Thursday, September 19, 2024

EYE NEWSFLASH: Rightmove targeted for £4.4bn takeover offer by News Corp’s REA – Property Industry Eye

Must read

Rightmove has just issued a statement after REA Group, the property listings company majority-owned by News Corp, said this morning that it was considering buying the major property portal to create a global real estate giant.

Rightmove had a market value of £4.36bn ($5.73bn) as of Friday’s close.

If the deal goes through, it will be the largest so far this year where an Australian firm buys an overseas company, data from LSEG showed.

REA said it was considering a possible cash and share offer for London-listed Rightmove. It, however, said it had neither approached nor held any talks with Rightmove.

REA now has to update the market if it has a firm intention to make a bid by 30 September under the UK’s takeover code.

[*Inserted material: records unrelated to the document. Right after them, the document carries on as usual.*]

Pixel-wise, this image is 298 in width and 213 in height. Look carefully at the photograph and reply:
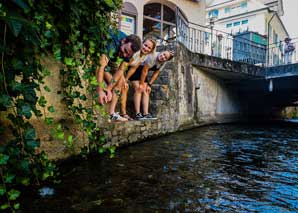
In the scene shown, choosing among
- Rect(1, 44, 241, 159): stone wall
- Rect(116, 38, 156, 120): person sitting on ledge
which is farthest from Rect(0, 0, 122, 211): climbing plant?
Rect(116, 38, 156, 120): person sitting on ledge

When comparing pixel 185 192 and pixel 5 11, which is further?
pixel 185 192

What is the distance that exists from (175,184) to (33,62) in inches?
73.7

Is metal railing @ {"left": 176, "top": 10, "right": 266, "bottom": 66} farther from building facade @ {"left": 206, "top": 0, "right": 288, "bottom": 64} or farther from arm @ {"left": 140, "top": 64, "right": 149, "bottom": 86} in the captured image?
building facade @ {"left": 206, "top": 0, "right": 288, "bottom": 64}

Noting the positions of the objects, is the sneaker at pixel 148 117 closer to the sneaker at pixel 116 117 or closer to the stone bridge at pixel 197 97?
the stone bridge at pixel 197 97

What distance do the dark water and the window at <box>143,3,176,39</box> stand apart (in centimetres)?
969

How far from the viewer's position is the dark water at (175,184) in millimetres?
2078

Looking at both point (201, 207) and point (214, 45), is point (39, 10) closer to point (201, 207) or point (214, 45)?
point (201, 207)

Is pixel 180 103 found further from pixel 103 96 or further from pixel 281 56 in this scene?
pixel 281 56

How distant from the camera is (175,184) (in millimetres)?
2650

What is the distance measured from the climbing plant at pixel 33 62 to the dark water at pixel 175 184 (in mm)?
324

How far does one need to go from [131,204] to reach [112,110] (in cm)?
282

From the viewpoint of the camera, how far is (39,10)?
2.23 m

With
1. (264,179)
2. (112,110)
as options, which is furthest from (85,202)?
(112,110)

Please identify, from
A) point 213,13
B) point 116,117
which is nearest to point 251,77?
point 116,117
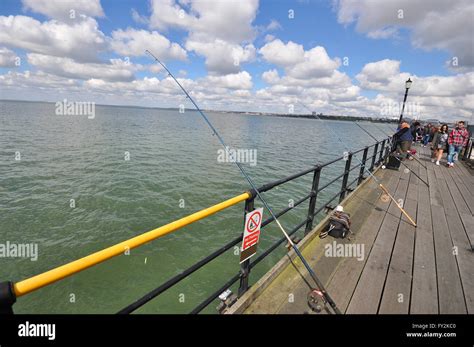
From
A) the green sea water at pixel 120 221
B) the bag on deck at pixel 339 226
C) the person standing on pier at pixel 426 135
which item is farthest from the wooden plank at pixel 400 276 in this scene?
the person standing on pier at pixel 426 135

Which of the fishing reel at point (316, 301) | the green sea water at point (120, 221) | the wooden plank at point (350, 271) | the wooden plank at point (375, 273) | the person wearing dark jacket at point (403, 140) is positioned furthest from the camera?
the person wearing dark jacket at point (403, 140)

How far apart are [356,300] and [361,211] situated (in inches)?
119

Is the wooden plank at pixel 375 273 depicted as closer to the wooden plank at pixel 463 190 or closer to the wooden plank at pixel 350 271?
the wooden plank at pixel 350 271

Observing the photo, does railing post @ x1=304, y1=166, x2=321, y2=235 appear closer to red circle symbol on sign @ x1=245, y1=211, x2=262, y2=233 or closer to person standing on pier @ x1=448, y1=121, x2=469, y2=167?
red circle symbol on sign @ x1=245, y1=211, x2=262, y2=233

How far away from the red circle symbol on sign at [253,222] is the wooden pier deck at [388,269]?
0.75 meters

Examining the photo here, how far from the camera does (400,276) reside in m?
3.28

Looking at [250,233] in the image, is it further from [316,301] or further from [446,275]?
[446,275]

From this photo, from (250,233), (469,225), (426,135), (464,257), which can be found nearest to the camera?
(250,233)

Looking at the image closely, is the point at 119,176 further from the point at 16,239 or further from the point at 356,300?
the point at 356,300

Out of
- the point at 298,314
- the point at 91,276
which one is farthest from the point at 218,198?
the point at 298,314

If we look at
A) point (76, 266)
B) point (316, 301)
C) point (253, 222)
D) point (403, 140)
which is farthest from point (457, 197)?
point (76, 266)

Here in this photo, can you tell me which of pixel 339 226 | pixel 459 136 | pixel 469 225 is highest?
pixel 459 136

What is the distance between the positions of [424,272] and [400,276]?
468mm

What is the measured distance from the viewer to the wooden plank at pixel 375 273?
2.75m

Rightmove has just issued the following statement: 

“Further to press speculation in relation to a possible offer by REA for London Stock Exchange listed Rightmove plc (“Rightmove”), REA confirms that it is considering a possible cash and share offer for the entire issued and to be issued share capital of Rightmove. REA has not approached, nor had any discussions with, Rightmove regarding any potential offer, and makes this announcement in accordance with the requirements of the Code.

“The REA Board believes that there are clear similarities between REA and Rightmove in terms of their leading market positions in the core residential business, continued expansion and innovation of offerings across adjacent segments, leading audience share and strong brand awareness, as well as highly aligned cultural values.

“REA sees a transformational opportunity to apply its globally leading capabilities and expertise to enhance customer and consumer value across the combined portfolio and to create a global and diversified digital property company, with number 1 positions in Australia and the UK.

“The REA Board believes the enlarged group would represent a highly attractive investment opportunity for both REA and Rightmove shareholders, combining robust growth with strong margins and significant cash generation, enabling continued capital appreciation and shareholder returns. REA therefore considers that a combination of the two businesses would provide a significant opportunity to unlock shareholder value.

REA has a long history of growth and has demonstrated a track record of building businesses over decades to create globally leading platforms that have transformed the way people experience property. With an acquisition of Rightmove, REA would look to enhance the UK property experience for buyers, sellers and renters, supporting Rightmove’s vision “to give everyone the belief they can make their move” while positively contributing to the property market ecosystem with investment and innovation.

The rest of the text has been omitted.